Question for the Mac gurus

Posted by: BartDG

Question for the Mac gurus - 30/06/2016 21:38

I've bought a simple iMac to get my feet wet. I'm learning to work with it now. After 30 years of Windows, it's not always that easy.

I'm currently having the following issue:

I've made 2 profiles : one for me and one for my wife. The main reason I did this is because I want to be able to manage both the music on our iPhones manually. I copied all the music from my pc via my LAN to my 'music' folder. I quickly found out that that way, my wife couldn't reach the music.

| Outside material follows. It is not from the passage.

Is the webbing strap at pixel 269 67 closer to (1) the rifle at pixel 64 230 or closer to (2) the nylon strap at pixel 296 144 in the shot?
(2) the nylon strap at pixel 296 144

So I copied it to the 'shared' folder (I hope I'm translating the correctly ; I'm using the Mac in Dutch), this is the folder you'll find on the same level as where the user's home folders reside.

After I found out how to set the folder permissions, I could also reach the files from my wife's profile, so all was good.

There's just one problem: when I'm logged into my wife's profile, it seems Finder doesn't want to search this shared folder. If I search for 'Abba' eg. in the correct folder, it doesn't find anything. If I clear the search field, I can see the folder clearly there. This is ONLY so when I'm logged in as my wife. When I log in in my own profile, Finder finds the Abba folders just fine.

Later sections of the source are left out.